• Text:
Hundreds of global organisations have been infected by a Russian botnet as part of a cybercrime campaign that could be connected to the mysterious traffic spike that hit the Tor anonymity system in August, security firm Websense has suggested.
Using the Mevade botnet as its distribution mechanism, the campaign began on 23 July, successfully targeting a sizable number of organisations in sectors including (in order of infection rates) business services, manufacturing, government, transportation, healthcare and communications, the firm said.
The largest number of infections was recorded in the US, with smaller concentrations around Europe and South America. The absence of infections in Russia was unlikely to be a coincidence, indeed "the heavy use of attack infrastructure located in Ukraine and Russia and Mevade malware links this group to a potentially well-financed cyber-crime gang operating out of Kharkov, Ukraine and Russia," said Websense's research note.
The use of Mevade is telling. This botnet has already been forensically connected by several firms to the widely-reported and dramatic traffic spike that flooded the Tor system from 19 August onwards.
A number of theories have been put forward for this migration of Mevade to Tor, including that it was a clunky experimental attempt to hide the botnet's command and control. According to Websense the real reason was more likely an attempt to hide control of malware associated with campaign it has uncovered.
This brings Websense to the larger point of the Mevade campaign. The answer seems to be a bit of everything, including the staple for of crybercrime, click fraud and search hijacking. But the firm also noticed that the campaign included the '3proxy' reverse proxy tool that could be used to tunnel from the attackers straight through the NAT layer and into the target's network. This is not something that commercial cybrcriminals would usually bother with.
"The use of reverse proxies indicates that the cyber-criminals plan to manually scan a network and move laterally towards more critical apps and information (such as databases, critical systems, source-code, and document repositories) than might exist on the original machine that has been compromised," said Websense.
This sort of capability is certainly a lot more than a bit of faffing about with click fraud and suggests data theft as a capability. Used in concert with Mevade and Tor, Websense builds a convincing picture that this is more than a standard cybercrime campaign and includes a spot of freelance espionage.
Whatever this campaign is up to it's more improvised than advanced and is certainly not in the league of Chinese APTs let alone US/Israeli Stuxnet, Duqu, Flame, Gauss cyber-weapons. If anything it looks more like a business move by a professional cybercrime group to dredge up some useful documents to hawk to the highest bidder.

• Supplied records:
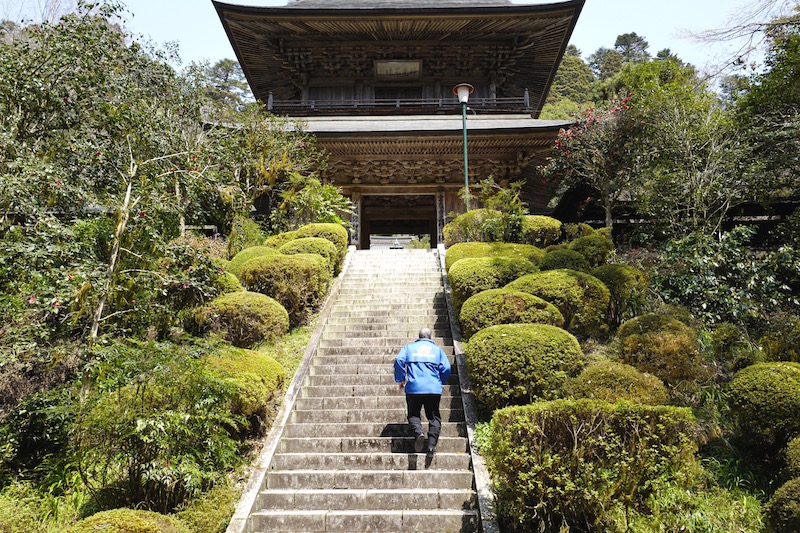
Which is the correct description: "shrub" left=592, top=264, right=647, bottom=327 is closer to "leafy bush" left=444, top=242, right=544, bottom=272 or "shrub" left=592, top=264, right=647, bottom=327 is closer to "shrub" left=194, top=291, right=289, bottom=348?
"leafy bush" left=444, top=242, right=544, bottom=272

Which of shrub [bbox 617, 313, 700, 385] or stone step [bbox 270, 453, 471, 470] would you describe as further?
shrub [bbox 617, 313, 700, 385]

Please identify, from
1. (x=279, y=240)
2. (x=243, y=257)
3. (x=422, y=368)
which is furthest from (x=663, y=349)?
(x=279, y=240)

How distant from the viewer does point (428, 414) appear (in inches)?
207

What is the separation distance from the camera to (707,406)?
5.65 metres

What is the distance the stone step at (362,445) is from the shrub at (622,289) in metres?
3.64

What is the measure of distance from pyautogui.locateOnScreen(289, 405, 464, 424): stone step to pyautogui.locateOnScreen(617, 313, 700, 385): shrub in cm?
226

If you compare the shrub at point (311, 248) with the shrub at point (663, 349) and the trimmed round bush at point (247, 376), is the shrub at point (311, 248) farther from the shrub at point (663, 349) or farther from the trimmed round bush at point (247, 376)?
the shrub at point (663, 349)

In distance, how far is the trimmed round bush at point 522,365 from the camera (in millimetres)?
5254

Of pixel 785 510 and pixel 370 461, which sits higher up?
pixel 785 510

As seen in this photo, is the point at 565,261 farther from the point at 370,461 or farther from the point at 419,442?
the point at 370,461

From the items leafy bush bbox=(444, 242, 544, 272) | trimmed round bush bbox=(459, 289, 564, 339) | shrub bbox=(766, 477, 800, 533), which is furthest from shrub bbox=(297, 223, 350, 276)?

--

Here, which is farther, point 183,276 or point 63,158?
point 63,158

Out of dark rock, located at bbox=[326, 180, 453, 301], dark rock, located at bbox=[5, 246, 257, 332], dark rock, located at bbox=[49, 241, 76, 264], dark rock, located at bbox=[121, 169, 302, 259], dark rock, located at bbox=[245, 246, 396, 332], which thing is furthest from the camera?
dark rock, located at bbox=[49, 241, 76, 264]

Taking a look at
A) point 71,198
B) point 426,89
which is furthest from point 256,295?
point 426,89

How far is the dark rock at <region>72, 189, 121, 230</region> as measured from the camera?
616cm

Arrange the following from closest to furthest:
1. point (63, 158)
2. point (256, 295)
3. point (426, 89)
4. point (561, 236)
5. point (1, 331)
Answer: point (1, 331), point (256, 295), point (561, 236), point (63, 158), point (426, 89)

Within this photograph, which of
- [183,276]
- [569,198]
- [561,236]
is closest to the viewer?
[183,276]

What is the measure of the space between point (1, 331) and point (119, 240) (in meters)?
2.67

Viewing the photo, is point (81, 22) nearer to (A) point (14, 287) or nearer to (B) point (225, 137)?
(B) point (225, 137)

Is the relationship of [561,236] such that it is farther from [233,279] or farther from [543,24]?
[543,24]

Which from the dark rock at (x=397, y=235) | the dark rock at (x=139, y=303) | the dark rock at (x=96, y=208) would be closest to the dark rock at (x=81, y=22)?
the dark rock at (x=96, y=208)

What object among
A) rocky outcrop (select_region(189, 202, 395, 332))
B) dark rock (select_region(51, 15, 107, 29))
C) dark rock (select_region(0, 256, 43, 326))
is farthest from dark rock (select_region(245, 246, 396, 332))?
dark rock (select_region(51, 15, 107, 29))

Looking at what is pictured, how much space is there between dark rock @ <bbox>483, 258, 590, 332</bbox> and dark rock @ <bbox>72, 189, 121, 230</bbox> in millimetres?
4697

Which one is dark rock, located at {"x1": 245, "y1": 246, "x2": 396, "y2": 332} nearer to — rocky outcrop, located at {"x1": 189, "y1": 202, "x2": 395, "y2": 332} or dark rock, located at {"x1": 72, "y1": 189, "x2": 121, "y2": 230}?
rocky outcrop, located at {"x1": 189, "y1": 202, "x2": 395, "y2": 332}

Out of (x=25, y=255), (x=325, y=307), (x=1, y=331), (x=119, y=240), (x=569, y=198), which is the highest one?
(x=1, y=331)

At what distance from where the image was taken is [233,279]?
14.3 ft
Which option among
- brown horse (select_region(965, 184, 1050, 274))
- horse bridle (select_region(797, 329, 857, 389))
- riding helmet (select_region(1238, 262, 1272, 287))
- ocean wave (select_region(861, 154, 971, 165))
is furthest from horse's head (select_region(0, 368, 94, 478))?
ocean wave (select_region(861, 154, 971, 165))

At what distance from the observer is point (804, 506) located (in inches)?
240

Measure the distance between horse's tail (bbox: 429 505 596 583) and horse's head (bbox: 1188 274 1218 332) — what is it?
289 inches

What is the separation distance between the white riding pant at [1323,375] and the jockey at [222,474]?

* * *

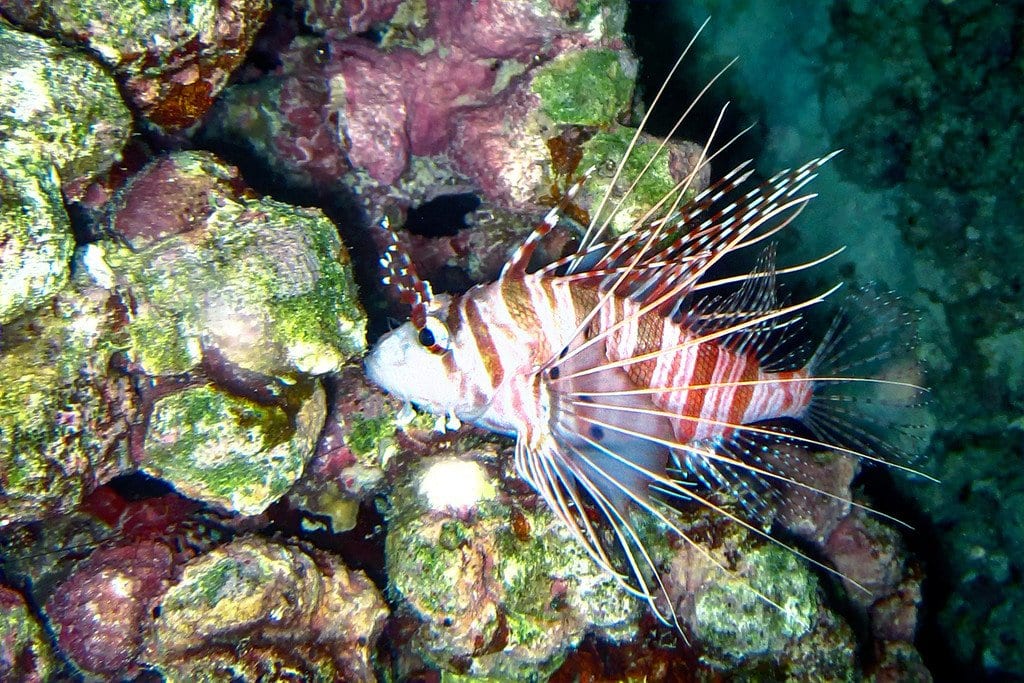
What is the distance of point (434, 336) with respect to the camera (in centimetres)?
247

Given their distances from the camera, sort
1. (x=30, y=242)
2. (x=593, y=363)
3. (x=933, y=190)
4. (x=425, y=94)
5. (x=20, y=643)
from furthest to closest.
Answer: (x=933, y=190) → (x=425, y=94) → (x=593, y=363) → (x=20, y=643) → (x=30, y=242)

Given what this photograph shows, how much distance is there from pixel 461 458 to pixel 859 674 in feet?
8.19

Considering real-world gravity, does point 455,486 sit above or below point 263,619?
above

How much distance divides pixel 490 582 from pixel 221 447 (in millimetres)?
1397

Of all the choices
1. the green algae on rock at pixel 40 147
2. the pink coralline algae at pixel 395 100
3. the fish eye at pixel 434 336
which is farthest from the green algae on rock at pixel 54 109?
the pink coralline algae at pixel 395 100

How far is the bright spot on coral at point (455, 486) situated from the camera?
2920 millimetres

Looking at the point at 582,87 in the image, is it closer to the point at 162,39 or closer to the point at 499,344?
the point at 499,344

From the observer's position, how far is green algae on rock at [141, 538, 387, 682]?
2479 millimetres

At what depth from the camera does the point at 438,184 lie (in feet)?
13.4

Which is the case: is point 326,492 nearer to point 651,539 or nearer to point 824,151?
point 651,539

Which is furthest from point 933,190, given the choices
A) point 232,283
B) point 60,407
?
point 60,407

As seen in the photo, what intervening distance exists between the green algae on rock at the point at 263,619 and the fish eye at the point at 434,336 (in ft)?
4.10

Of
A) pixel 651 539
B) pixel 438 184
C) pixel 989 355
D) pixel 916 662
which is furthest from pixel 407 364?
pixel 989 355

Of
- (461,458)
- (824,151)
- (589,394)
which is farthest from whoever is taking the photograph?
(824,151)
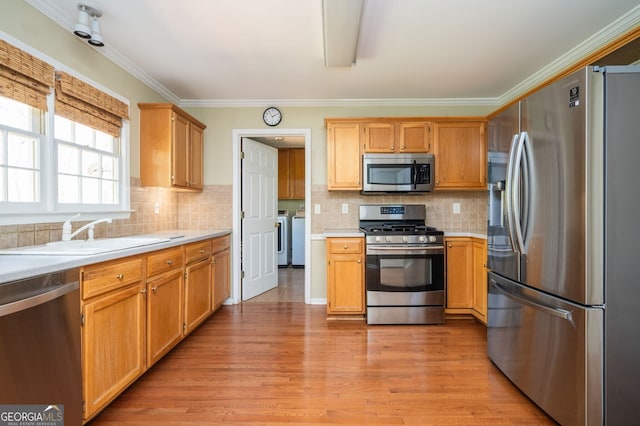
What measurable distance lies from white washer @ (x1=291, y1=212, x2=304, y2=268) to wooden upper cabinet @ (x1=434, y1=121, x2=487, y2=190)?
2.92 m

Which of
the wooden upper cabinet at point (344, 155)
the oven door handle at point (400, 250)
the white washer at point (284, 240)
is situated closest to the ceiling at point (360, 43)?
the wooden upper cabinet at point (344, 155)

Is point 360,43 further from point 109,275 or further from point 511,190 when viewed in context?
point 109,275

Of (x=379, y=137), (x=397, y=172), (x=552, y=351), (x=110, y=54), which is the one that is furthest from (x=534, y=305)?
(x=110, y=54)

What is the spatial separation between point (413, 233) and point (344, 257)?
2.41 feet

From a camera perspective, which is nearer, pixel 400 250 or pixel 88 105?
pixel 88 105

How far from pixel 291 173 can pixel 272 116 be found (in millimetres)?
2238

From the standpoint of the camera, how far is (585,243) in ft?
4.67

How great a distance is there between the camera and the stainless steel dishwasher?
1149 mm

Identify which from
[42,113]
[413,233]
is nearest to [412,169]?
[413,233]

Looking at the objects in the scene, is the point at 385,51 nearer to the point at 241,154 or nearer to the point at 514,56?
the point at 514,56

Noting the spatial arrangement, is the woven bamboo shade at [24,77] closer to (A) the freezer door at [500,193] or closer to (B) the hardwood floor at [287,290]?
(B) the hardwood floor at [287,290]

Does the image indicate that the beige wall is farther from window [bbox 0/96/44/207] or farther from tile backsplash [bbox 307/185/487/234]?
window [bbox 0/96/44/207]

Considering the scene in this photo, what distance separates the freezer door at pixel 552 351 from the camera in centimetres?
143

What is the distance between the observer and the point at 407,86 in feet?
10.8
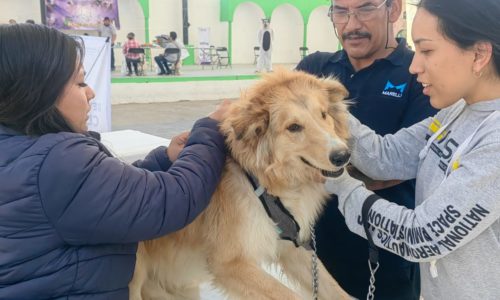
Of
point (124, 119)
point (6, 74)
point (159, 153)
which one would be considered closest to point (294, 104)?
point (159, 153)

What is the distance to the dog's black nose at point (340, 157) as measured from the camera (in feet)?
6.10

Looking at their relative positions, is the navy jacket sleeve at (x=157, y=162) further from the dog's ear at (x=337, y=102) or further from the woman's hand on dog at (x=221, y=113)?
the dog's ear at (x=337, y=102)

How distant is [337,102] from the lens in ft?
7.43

• Work task A: According to the Mevade article, on what date did the campaign begin?
• Work task B: Copy out everything in the Mevade article from "Hundreds of global" down to "Websense has suggested.".
The data has no connection to the Mevade article.

• Problem solution A: 23 July

• Problem solution B:
Hundreds of global organisations have been infected by a Russian botnet as part of a cybercrime campaign that could be connected to the mysterious traffic spike that hit the Tor anonymity system in August, security firm Websense has suggested.